Ethereum's Recursive Length Prefix encoding in Elixir


eth_rlp

Introduction

This week we, at Mana Project, rewrote our implementation of Ethereum’s Recursive Length Prefix (RLP) encoding and now encoding is completely done recursively using Elixir’s protocols. I think it’s a good opportunity to describe RLP and its implementation details.

Background

Recursive Length Prefix is Ethereum’s homebrew binary encoding that extensively used from Merkle Paticia Tree (keys are encoded with RLP) to peer-to-peer communications between nodes with RLPx (message data are encoded with RLP).

Why was RLP chosen as common encoding algorithm in Ethereum?
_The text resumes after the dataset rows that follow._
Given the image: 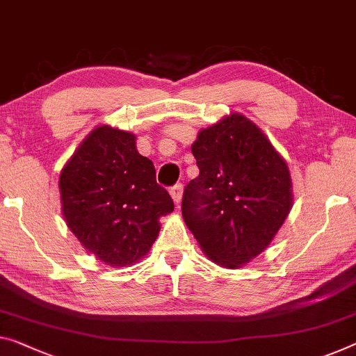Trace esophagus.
<instances>
[{
    "instance_id": "1",
    "label": "esophagus",
    "mask_w": 356,
    "mask_h": 356,
    "mask_svg": "<svg viewBox=\"0 0 356 356\" xmlns=\"http://www.w3.org/2000/svg\"><path fill=\"white\" fill-rule=\"evenodd\" d=\"M170 195L173 202L177 205L181 204V199H183V186L181 184H175L173 188H170Z\"/></svg>"
}]
</instances>
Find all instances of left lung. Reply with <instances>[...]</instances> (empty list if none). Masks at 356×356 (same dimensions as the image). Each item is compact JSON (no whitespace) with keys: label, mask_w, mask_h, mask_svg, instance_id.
Wrapping results in <instances>:
<instances>
[{"label":"left lung","mask_w":356,"mask_h":356,"mask_svg":"<svg viewBox=\"0 0 356 356\" xmlns=\"http://www.w3.org/2000/svg\"><path fill=\"white\" fill-rule=\"evenodd\" d=\"M191 151L200 173L183 194L186 226L207 258L238 269L269 247L291 211L289 168L240 113L202 129Z\"/></svg>","instance_id":"obj_1"}]
</instances>
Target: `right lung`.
<instances>
[{
	"label": "right lung",
	"instance_id": "add662e5",
	"mask_svg": "<svg viewBox=\"0 0 356 356\" xmlns=\"http://www.w3.org/2000/svg\"><path fill=\"white\" fill-rule=\"evenodd\" d=\"M58 189L70 231L108 266L138 262L159 235L161 216L175 209L152 162L136 151V136L111 125L86 136L62 168Z\"/></svg>",
	"mask_w": 356,
	"mask_h": 356
}]
</instances>
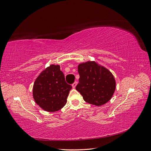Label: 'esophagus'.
<instances>
[{
    "label": "esophagus",
    "mask_w": 151,
    "mask_h": 151,
    "mask_svg": "<svg viewBox=\"0 0 151 151\" xmlns=\"http://www.w3.org/2000/svg\"><path fill=\"white\" fill-rule=\"evenodd\" d=\"M77 83H78V82H77V81H75V82L72 84V87H73V88H75L76 87Z\"/></svg>",
    "instance_id": "34e87169"
}]
</instances>
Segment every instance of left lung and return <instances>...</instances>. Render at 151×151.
<instances>
[{"instance_id":"8db88e82","label":"left lung","mask_w":151,"mask_h":151,"mask_svg":"<svg viewBox=\"0 0 151 151\" xmlns=\"http://www.w3.org/2000/svg\"><path fill=\"white\" fill-rule=\"evenodd\" d=\"M78 71L80 78L76 89L85 102L99 106L111 99L116 88V81L108 70L96 62L88 61L80 64Z\"/></svg>"}]
</instances>
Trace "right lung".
Instances as JSON below:
<instances>
[{
    "instance_id": "add662e5",
    "label": "right lung",
    "mask_w": 151,
    "mask_h": 151,
    "mask_svg": "<svg viewBox=\"0 0 151 151\" xmlns=\"http://www.w3.org/2000/svg\"><path fill=\"white\" fill-rule=\"evenodd\" d=\"M71 85L68 84L59 65H50L37 77L33 88V96L42 109L55 112L63 107Z\"/></svg>"
}]
</instances>
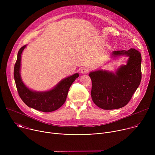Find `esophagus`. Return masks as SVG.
<instances>
[{
    "label": "esophagus",
    "instance_id": "34e87169",
    "mask_svg": "<svg viewBox=\"0 0 155 155\" xmlns=\"http://www.w3.org/2000/svg\"><path fill=\"white\" fill-rule=\"evenodd\" d=\"M88 71H89V69H87V68H82V69H81L80 72H81V74H86V73L88 72Z\"/></svg>",
    "mask_w": 155,
    "mask_h": 155
}]
</instances>
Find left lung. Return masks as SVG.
I'll use <instances>...</instances> for the list:
<instances>
[{
	"label": "left lung",
	"instance_id": "left-lung-1",
	"mask_svg": "<svg viewBox=\"0 0 155 155\" xmlns=\"http://www.w3.org/2000/svg\"><path fill=\"white\" fill-rule=\"evenodd\" d=\"M111 57H128L126 64L121 65L115 72L97 70L90 72L92 81L91 97L94 103L104 110L124 107L130 100L142 78L141 54L136 49L114 51Z\"/></svg>",
	"mask_w": 155,
	"mask_h": 155
}]
</instances>
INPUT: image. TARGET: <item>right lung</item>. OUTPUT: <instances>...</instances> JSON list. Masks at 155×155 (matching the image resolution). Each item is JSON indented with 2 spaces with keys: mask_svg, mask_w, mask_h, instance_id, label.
Instances as JSON below:
<instances>
[{
  "mask_svg": "<svg viewBox=\"0 0 155 155\" xmlns=\"http://www.w3.org/2000/svg\"><path fill=\"white\" fill-rule=\"evenodd\" d=\"M26 47L25 45L19 49L14 68V78L19 96L29 107L43 112H53L64 104L71 86L79 74L76 73L62 79L51 90L46 91L29 89L22 81L20 74L21 54Z\"/></svg>",
  "mask_w": 155,
  "mask_h": 155,
  "instance_id": "right-lung-1",
  "label": "right lung"
}]
</instances>
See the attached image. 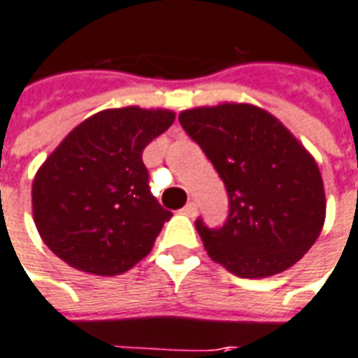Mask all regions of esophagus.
Wrapping results in <instances>:
<instances>
[{
	"label": "esophagus",
	"instance_id": "1",
	"mask_svg": "<svg viewBox=\"0 0 358 358\" xmlns=\"http://www.w3.org/2000/svg\"><path fill=\"white\" fill-rule=\"evenodd\" d=\"M182 213L186 215V217H194V215L197 213V205L194 203V201H189V203H187L186 207L182 209Z\"/></svg>",
	"mask_w": 358,
	"mask_h": 358
}]
</instances>
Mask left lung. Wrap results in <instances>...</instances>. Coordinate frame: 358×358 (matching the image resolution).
Segmentation results:
<instances>
[{
	"label": "left lung",
	"mask_w": 358,
	"mask_h": 358,
	"mask_svg": "<svg viewBox=\"0 0 358 358\" xmlns=\"http://www.w3.org/2000/svg\"><path fill=\"white\" fill-rule=\"evenodd\" d=\"M229 194L221 229H196L209 257L231 273H281L316 242L326 221L324 182L314 157L291 131L254 104L224 102L180 112Z\"/></svg>",
	"instance_id": "8db88e82"
}]
</instances>
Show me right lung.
<instances>
[{"label": "right lung", "mask_w": 358, "mask_h": 358, "mask_svg": "<svg viewBox=\"0 0 358 358\" xmlns=\"http://www.w3.org/2000/svg\"><path fill=\"white\" fill-rule=\"evenodd\" d=\"M176 114L139 106L102 110L57 145L32 182L40 238L59 259L92 275L141 262L172 217L149 189L143 149Z\"/></svg>", "instance_id": "1"}]
</instances>
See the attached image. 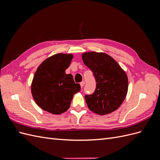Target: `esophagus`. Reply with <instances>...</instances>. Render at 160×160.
<instances>
[{
	"label": "esophagus",
	"mask_w": 160,
	"mask_h": 160,
	"mask_svg": "<svg viewBox=\"0 0 160 160\" xmlns=\"http://www.w3.org/2000/svg\"><path fill=\"white\" fill-rule=\"evenodd\" d=\"M84 85H85V81H82V82H81L80 83V86H81V88H83V87L84 86Z\"/></svg>",
	"instance_id": "esophagus-1"
}]
</instances>
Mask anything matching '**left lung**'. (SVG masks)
Listing matches in <instances>:
<instances>
[{
	"label": "left lung",
	"mask_w": 160,
	"mask_h": 160,
	"mask_svg": "<svg viewBox=\"0 0 160 160\" xmlns=\"http://www.w3.org/2000/svg\"><path fill=\"white\" fill-rule=\"evenodd\" d=\"M81 56L84 64L93 72L97 83L94 93L85 96L88 108L99 115L113 112L126 98V72L107 53L91 51L83 52Z\"/></svg>",
	"instance_id": "1"
}]
</instances>
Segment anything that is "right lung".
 I'll return each instance as SVG.
<instances>
[{
	"label": "right lung",
	"mask_w": 160,
	"mask_h": 160,
	"mask_svg": "<svg viewBox=\"0 0 160 160\" xmlns=\"http://www.w3.org/2000/svg\"><path fill=\"white\" fill-rule=\"evenodd\" d=\"M73 58L72 54L57 53L43 61L35 72L31 93L37 105L53 115H60L70 107L74 94L81 89L65 70Z\"/></svg>",
	"instance_id": "add662e5"
}]
</instances>
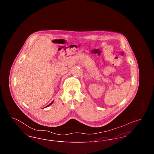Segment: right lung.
Returning a JSON list of instances; mask_svg holds the SVG:
<instances>
[{"label": "right lung", "instance_id": "obj_1", "mask_svg": "<svg viewBox=\"0 0 154 154\" xmlns=\"http://www.w3.org/2000/svg\"><path fill=\"white\" fill-rule=\"evenodd\" d=\"M52 103H53V102H52L51 103H50V104H48V106H46V107H48V106H50V105H51V104H52Z\"/></svg>", "mask_w": 154, "mask_h": 154}]
</instances>
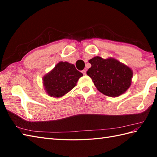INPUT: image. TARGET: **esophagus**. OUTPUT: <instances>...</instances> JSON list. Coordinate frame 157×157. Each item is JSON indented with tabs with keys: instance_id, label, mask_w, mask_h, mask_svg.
Returning <instances> with one entry per match:
<instances>
[{
	"instance_id": "1",
	"label": "esophagus",
	"mask_w": 157,
	"mask_h": 157,
	"mask_svg": "<svg viewBox=\"0 0 157 157\" xmlns=\"http://www.w3.org/2000/svg\"><path fill=\"white\" fill-rule=\"evenodd\" d=\"M82 73H83V74H84V75H86V70H85V69L82 70Z\"/></svg>"
}]
</instances>
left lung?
<instances>
[{
  "label": "left lung",
  "mask_w": 157,
  "mask_h": 157,
  "mask_svg": "<svg viewBox=\"0 0 157 157\" xmlns=\"http://www.w3.org/2000/svg\"><path fill=\"white\" fill-rule=\"evenodd\" d=\"M88 61L92 66L86 73L103 94L117 97L124 94L131 86L133 71L118 60L96 56Z\"/></svg>",
  "instance_id": "1"
}]
</instances>
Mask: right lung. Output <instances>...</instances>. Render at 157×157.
I'll return each instance as SVG.
<instances>
[{
	"label": "right lung",
	"instance_id": "right-lung-1",
	"mask_svg": "<svg viewBox=\"0 0 157 157\" xmlns=\"http://www.w3.org/2000/svg\"><path fill=\"white\" fill-rule=\"evenodd\" d=\"M82 76L83 74L74 65L60 61L43 77V86L50 96L59 98L71 90Z\"/></svg>",
	"mask_w": 157,
	"mask_h": 157
}]
</instances>
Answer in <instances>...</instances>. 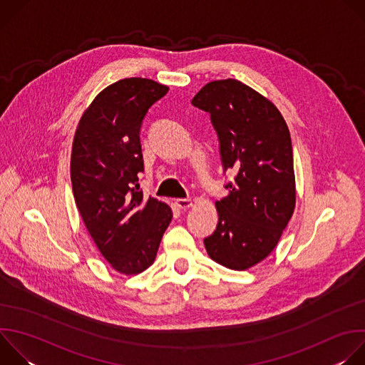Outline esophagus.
Segmentation results:
<instances>
[{
	"label": "esophagus",
	"instance_id": "1",
	"mask_svg": "<svg viewBox=\"0 0 365 365\" xmlns=\"http://www.w3.org/2000/svg\"><path fill=\"white\" fill-rule=\"evenodd\" d=\"M175 205L179 207V210H189V207L193 205L192 199H175Z\"/></svg>",
	"mask_w": 365,
	"mask_h": 365
}]
</instances>
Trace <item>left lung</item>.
<instances>
[{"label": "left lung", "instance_id": "obj_1", "mask_svg": "<svg viewBox=\"0 0 365 365\" xmlns=\"http://www.w3.org/2000/svg\"><path fill=\"white\" fill-rule=\"evenodd\" d=\"M210 113L224 169L237 172L215 202L218 225L203 240L215 263L237 272L258 264L276 248L296 206L289 127L274 103L237 79L206 83L192 99Z\"/></svg>", "mask_w": 365, "mask_h": 365}]
</instances>
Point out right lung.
Returning <instances> with one entry per match:
<instances>
[{
    "label": "right lung",
    "instance_id": "right-lung-1",
    "mask_svg": "<svg viewBox=\"0 0 365 365\" xmlns=\"http://www.w3.org/2000/svg\"><path fill=\"white\" fill-rule=\"evenodd\" d=\"M169 86L125 78L102 89L82 114L71 155L75 203L98 251L125 276L148 269L169 227L172 207L145 197L140 128L144 115Z\"/></svg>",
    "mask_w": 365,
    "mask_h": 365
}]
</instances>
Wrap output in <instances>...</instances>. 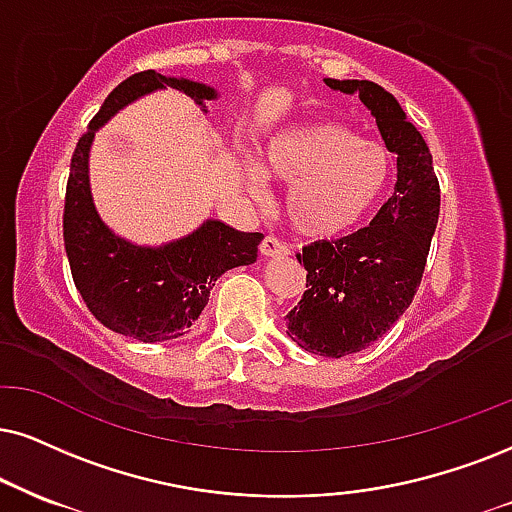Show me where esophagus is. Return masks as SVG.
Segmentation results:
<instances>
[{"label":"esophagus","instance_id":"1","mask_svg":"<svg viewBox=\"0 0 512 512\" xmlns=\"http://www.w3.org/2000/svg\"><path fill=\"white\" fill-rule=\"evenodd\" d=\"M261 254L266 256V258L287 256L289 254V246L285 242H280V239H277V237L268 235V237H263V242H261Z\"/></svg>","mask_w":512,"mask_h":512}]
</instances>
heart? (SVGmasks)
Returning <instances> with one entry per match:
<instances>
[{
  "mask_svg": "<svg viewBox=\"0 0 512 512\" xmlns=\"http://www.w3.org/2000/svg\"><path fill=\"white\" fill-rule=\"evenodd\" d=\"M389 149L339 121L296 125L266 144L261 170L289 185V225L311 239L351 232L382 199L391 175ZM251 185L261 180L251 170Z\"/></svg>",
  "mask_w": 512,
  "mask_h": 512,
  "instance_id": "heart-1",
  "label": "heart"
}]
</instances>
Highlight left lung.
Returning a JSON list of instances; mask_svg holds the SVG:
<instances>
[{"mask_svg":"<svg viewBox=\"0 0 512 512\" xmlns=\"http://www.w3.org/2000/svg\"><path fill=\"white\" fill-rule=\"evenodd\" d=\"M325 85L358 94L396 154L394 194L370 225L296 254L308 289L287 313V334L301 349L342 358L377 342L410 306L437 230L441 194L430 149L394 94L370 80L325 78Z\"/></svg>","mask_w":512,"mask_h":512,"instance_id":"left-lung-1","label":"left lung"}]
</instances>
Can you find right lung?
Wrapping results in <instances>:
<instances>
[{
	"mask_svg": "<svg viewBox=\"0 0 512 512\" xmlns=\"http://www.w3.org/2000/svg\"><path fill=\"white\" fill-rule=\"evenodd\" d=\"M175 87L204 106L213 87L156 71L130 75L104 99L73 151L63 204V244L75 287L90 313L109 330L140 342H168L192 327L225 270L256 261L261 232L206 220L192 235L163 246H135L116 237L92 204L87 159L94 132L144 94ZM206 111V109H204Z\"/></svg>",
	"mask_w": 512,
	"mask_h": 512,
	"instance_id": "obj_1",
	"label": "right lung"
}]
</instances>
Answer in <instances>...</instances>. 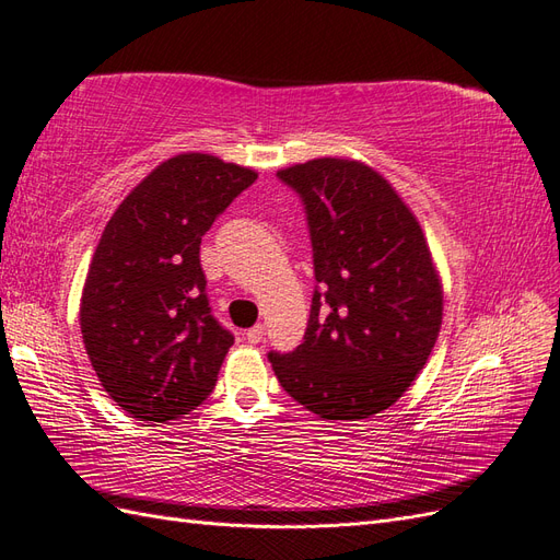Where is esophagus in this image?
<instances>
[{
  "mask_svg": "<svg viewBox=\"0 0 560 560\" xmlns=\"http://www.w3.org/2000/svg\"><path fill=\"white\" fill-rule=\"evenodd\" d=\"M244 337H247V342L249 345H258L264 339V325H254V327H249L247 332H244Z\"/></svg>",
  "mask_w": 560,
  "mask_h": 560,
  "instance_id": "34e87169",
  "label": "esophagus"
}]
</instances>
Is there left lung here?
I'll use <instances>...</instances> for the list:
<instances>
[{"instance_id": "8db88e82", "label": "left lung", "mask_w": 560, "mask_h": 560, "mask_svg": "<svg viewBox=\"0 0 560 560\" xmlns=\"http://www.w3.org/2000/svg\"><path fill=\"white\" fill-rule=\"evenodd\" d=\"M306 207L313 270L304 345L268 359L282 389L323 420L385 411L438 342L444 292L413 211L375 168L323 156L278 171Z\"/></svg>"}]
</instances>
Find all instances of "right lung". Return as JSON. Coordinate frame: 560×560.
<instances>
[{
  "label": "right lung",
  "instance_id": "1",
  "mask_svg": "<svg viewBox=\"0 0 560 560\" xmlns=\"http://www.w3.org/2000/svg\"><path fill=\"white\" fill-rule=\"evenodd\" d=\"M256 175L211 154H177L106 223L80 296V332L102 387L132 418L175 420L215 387L235 339L211 316L199 244Z\"/></svg>",
  "mask_w": 560,
  "mask_h": 560
}]
</instances>
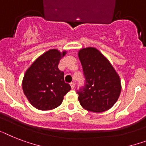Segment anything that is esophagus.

From Ethereum’s design rationale:

RLP is intended to be a highly minimalistic serialization format; its sole purpose is to store nested arrays of bytes. Unlike protobuf, BSON and other existing solutions, RLP does not attempt to define any specific data types such as booleans, floats, doubles or even integers; instead, it simply exists to store structure, in the form of nested arrays, and leaves it up to the protocol to determine the meaning of the arrays

Ethereum's design rationale

Advantages of RLP:

  • simplicity of implementation
  • guaranteed absolute byte-perfect consistency

Implementation

First I’ll provide a formal definition of RLP from Ethereum’s Yellow Paper, then I’ll show how it corresponds to our implementation, and finally, I’ll describe how to encode custom types.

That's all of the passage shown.